** Extracted text follows **

Sunrise Today: So, you mean that urology is good for lady doctors as a profession?
Dr Faiza Hayat: Absolutely, it is one of the best fields for female doctors to pursue as a surgeon and serve the female population as most of the women do not seek medical consultation because of the fear to be examined and operated by a male surgeon. There are female urologists all over the world though in a meagre number and they too are of the notion that female patients feel more at ease and can discuss their illnesses in detail with female doctors as compared to male doctors. Almost 50 percent of our country is female population so we must have more female surgeons particularly urologists to serve such a major part of our population.
Sunrise Today: How urology can be made more attractive for female doctors?
Dr Faiza Hayat: Well, it is very important question. Our undergraduate curriculum should be improved and developed by including urology in it as a major subject and the students must be able to at least know the very basic urological issues related to women’s health and their better management, at the most. Similarly, postgraduate trainees should also have a mandatory rotation in urology so as to have an exposure to various diseases and surgical procedures.
Sunrise Today: Well, so now we come to the point that what are the common urological diseases of women in KP? Please also elaborate their symptoms.
Dr Faiza Hayat: 80% of female patients coming to OPDs are the cases of uncomplicated UTIs. They mostly have symptoms of dysuria, increase frequency of urination and difficulty in urination. UTIs are common to all age groups but the underlying cause is definitely different in each group. Stones can present in any age group with kidney stones about 70% followed by ureteric and bladder stones. Stone disease during pregnancy should always be addressed in time rather delaying it till postpartum or not at all. Uro-cancers is another major category of patients presenting with blood in urine. Any single episode of painless blood in urine is an alarming sign and should never be ignored.
Diabetes and hypertension are a major challenge to kidney health and one of the major causes of end stage renal disease followed by stones and congenital anomalies. Uncontrolled diabetes not only affects the kidneys but also causes urinary bladder dysfunction leading to urinary retention, incontinence and neurogenic bladder.

** End of Extracted text **
** Dataset follows **

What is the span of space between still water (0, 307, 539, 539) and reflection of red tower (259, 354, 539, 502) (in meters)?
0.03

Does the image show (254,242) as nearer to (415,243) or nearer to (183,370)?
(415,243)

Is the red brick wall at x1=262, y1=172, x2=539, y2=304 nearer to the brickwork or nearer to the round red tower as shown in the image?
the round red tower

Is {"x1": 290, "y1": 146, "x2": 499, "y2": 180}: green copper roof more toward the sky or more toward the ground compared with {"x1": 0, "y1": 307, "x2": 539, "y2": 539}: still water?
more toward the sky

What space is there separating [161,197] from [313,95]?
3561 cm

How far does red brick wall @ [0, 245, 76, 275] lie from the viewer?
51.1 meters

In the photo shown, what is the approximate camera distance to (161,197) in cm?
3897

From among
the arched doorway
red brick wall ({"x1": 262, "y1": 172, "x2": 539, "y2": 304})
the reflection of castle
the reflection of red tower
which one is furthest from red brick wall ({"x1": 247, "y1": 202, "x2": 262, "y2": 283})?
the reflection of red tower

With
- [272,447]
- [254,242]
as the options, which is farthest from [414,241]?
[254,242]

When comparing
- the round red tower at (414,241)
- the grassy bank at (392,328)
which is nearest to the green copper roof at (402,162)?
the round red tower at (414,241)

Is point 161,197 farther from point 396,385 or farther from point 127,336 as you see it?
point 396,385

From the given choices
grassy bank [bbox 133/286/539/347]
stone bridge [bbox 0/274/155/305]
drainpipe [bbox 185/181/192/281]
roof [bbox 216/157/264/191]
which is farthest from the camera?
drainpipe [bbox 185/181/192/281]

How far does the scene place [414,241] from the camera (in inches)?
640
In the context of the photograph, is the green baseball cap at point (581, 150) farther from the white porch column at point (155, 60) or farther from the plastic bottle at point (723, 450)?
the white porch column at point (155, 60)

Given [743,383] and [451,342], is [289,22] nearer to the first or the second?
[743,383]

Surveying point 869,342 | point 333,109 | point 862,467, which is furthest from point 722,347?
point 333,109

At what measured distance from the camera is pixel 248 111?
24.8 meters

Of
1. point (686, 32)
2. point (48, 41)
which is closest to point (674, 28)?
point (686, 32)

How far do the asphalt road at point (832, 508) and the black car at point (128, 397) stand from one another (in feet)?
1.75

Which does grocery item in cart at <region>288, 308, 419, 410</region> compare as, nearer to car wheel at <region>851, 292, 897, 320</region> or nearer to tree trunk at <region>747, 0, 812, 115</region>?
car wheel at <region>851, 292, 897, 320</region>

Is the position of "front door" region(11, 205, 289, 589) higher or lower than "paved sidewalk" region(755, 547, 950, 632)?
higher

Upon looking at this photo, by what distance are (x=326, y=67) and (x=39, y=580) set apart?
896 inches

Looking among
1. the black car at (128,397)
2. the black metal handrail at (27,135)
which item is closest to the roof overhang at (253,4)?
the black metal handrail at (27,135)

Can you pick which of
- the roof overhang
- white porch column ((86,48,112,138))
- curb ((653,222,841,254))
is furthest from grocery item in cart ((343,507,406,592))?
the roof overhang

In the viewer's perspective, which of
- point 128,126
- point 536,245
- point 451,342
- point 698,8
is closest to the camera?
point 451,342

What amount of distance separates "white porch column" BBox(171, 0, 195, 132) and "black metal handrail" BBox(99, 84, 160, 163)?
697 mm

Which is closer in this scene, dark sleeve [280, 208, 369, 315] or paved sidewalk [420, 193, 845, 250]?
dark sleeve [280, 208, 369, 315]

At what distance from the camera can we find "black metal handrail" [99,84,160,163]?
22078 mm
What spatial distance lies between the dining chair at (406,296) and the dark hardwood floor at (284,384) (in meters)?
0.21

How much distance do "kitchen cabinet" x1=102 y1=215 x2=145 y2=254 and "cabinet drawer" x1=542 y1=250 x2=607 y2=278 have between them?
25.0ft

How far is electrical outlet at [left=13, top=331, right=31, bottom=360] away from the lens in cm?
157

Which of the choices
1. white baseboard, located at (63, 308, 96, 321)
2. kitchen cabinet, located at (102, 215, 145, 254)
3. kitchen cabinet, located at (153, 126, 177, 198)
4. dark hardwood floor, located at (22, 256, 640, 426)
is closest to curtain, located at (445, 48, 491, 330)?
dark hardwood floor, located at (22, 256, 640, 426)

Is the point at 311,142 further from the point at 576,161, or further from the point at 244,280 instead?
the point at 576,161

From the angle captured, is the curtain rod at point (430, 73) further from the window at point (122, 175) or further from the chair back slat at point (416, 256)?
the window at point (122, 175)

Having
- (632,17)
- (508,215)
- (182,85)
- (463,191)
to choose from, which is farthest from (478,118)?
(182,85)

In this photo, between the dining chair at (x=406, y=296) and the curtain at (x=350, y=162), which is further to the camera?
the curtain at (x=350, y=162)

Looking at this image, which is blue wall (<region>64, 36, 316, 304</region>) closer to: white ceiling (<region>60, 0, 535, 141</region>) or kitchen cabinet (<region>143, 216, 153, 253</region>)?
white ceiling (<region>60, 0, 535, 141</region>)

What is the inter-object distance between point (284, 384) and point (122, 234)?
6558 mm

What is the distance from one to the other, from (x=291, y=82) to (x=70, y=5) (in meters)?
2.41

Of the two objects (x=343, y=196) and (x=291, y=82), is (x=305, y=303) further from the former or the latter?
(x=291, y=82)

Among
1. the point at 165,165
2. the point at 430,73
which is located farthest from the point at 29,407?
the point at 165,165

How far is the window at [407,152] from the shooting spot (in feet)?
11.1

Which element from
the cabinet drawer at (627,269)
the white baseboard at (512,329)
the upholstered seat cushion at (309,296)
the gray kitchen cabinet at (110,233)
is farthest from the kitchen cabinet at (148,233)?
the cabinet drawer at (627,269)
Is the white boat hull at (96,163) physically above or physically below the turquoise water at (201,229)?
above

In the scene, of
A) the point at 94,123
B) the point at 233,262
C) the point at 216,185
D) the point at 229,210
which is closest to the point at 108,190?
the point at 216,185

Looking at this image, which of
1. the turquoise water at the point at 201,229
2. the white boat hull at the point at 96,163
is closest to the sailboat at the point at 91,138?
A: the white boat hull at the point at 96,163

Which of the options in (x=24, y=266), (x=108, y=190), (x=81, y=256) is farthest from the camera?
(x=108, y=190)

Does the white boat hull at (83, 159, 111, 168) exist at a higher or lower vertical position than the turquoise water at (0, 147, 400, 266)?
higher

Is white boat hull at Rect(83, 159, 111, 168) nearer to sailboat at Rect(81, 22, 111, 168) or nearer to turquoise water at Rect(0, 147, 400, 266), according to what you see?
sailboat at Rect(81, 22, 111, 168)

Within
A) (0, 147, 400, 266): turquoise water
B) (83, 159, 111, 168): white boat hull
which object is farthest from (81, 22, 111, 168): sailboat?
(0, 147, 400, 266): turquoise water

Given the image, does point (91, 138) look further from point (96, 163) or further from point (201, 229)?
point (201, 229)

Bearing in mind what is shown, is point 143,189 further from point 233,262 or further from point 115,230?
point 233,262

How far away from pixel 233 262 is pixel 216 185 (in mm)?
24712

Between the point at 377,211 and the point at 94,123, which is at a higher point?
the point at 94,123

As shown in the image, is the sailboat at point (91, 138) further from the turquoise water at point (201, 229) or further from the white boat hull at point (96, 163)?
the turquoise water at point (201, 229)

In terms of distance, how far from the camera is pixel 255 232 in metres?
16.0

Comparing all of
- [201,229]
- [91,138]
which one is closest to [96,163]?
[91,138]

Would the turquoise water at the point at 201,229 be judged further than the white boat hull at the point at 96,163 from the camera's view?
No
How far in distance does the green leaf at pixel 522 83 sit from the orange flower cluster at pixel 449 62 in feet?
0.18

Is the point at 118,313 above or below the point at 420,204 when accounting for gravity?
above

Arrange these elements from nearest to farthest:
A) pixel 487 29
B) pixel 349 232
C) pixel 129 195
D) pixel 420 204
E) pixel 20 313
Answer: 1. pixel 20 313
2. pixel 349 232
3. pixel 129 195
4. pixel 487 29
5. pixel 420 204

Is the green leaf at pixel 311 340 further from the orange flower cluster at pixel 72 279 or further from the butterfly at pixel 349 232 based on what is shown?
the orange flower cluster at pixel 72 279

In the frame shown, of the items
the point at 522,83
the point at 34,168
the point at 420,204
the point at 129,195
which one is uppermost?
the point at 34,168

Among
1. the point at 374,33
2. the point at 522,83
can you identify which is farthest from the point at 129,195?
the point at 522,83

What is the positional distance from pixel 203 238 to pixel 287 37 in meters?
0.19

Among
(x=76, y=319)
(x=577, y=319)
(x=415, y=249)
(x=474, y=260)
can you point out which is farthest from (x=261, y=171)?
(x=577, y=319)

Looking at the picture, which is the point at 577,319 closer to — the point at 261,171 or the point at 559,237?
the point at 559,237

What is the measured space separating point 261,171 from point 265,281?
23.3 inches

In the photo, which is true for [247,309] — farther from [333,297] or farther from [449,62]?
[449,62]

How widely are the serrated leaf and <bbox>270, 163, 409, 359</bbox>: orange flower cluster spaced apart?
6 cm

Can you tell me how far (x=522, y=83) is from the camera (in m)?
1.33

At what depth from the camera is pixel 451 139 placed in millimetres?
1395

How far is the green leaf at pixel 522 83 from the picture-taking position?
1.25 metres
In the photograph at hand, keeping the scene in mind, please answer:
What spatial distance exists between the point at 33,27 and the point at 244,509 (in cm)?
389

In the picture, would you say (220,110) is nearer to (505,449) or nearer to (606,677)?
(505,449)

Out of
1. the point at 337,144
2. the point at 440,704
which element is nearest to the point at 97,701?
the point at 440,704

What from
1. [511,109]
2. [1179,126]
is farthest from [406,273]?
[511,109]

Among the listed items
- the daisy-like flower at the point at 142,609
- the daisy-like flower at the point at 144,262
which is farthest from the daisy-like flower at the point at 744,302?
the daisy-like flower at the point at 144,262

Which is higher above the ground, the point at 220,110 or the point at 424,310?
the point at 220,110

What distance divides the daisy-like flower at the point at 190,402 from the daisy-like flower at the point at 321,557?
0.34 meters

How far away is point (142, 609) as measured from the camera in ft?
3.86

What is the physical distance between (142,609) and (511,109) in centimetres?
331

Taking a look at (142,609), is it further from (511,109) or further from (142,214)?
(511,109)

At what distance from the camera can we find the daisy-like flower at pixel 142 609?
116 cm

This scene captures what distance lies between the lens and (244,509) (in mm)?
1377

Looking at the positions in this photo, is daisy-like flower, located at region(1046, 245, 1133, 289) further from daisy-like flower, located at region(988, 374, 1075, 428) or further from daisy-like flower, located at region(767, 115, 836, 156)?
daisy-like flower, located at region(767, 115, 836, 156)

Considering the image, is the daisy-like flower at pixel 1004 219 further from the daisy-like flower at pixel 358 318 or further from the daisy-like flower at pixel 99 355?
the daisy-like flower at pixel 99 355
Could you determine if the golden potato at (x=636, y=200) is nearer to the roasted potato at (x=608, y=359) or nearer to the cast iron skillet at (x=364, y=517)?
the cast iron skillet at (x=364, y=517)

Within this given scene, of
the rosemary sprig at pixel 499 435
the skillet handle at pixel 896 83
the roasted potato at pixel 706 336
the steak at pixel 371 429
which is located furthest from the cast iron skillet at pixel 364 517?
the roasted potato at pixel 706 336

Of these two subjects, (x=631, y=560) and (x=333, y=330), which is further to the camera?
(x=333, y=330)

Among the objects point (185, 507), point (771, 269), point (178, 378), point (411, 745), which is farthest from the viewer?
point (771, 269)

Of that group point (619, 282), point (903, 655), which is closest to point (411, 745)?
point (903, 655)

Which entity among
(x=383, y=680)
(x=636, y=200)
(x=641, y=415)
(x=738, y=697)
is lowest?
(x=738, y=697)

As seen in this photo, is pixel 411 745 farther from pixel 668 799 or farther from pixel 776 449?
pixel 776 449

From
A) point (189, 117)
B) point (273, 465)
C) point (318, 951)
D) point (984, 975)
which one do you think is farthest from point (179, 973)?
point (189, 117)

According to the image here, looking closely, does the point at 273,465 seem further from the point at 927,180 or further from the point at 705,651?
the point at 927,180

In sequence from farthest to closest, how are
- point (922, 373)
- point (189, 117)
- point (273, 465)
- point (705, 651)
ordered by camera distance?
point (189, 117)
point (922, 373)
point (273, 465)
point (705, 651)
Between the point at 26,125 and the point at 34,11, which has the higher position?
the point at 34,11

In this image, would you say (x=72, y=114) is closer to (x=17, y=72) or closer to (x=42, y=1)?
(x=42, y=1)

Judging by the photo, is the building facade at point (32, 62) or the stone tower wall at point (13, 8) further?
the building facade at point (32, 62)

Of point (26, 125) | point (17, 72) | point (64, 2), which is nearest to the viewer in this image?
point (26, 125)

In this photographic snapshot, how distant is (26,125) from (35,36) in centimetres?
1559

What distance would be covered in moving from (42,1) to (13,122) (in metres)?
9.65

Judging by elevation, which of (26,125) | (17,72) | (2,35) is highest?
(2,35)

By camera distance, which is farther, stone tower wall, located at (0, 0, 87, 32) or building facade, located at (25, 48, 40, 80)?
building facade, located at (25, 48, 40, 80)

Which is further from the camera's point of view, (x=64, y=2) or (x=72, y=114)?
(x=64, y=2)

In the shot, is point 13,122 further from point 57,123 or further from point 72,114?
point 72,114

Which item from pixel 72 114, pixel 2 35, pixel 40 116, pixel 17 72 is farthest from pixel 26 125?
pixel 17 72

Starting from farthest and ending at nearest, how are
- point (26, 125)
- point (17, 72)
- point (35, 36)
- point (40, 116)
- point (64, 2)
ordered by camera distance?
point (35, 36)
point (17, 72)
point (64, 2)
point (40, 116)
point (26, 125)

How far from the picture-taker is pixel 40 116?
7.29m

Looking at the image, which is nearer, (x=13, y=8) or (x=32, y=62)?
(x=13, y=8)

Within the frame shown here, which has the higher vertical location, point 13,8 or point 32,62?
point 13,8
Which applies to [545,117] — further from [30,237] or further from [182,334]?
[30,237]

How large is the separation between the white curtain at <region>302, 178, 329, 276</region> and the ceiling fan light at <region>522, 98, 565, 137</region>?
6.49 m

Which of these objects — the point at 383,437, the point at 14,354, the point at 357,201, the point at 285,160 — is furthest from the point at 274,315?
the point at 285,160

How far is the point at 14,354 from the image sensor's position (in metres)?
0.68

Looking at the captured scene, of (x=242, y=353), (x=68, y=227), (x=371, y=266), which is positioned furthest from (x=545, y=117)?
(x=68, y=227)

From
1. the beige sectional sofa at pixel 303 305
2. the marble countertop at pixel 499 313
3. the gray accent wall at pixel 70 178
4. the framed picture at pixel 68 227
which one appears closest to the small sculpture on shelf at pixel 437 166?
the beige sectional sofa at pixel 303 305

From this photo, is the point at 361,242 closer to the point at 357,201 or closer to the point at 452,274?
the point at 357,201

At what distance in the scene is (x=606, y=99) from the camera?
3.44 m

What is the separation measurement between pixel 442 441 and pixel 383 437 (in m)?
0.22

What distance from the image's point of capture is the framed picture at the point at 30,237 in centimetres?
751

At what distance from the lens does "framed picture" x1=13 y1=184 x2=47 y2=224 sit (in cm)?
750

** End of Dataset **

- _Exercise instructions_: According to the urology interview, what share of female patients coming to OPDs are cases of uncomplicated UTIs? These items come from a separate source.

- _Completed task_: 80%.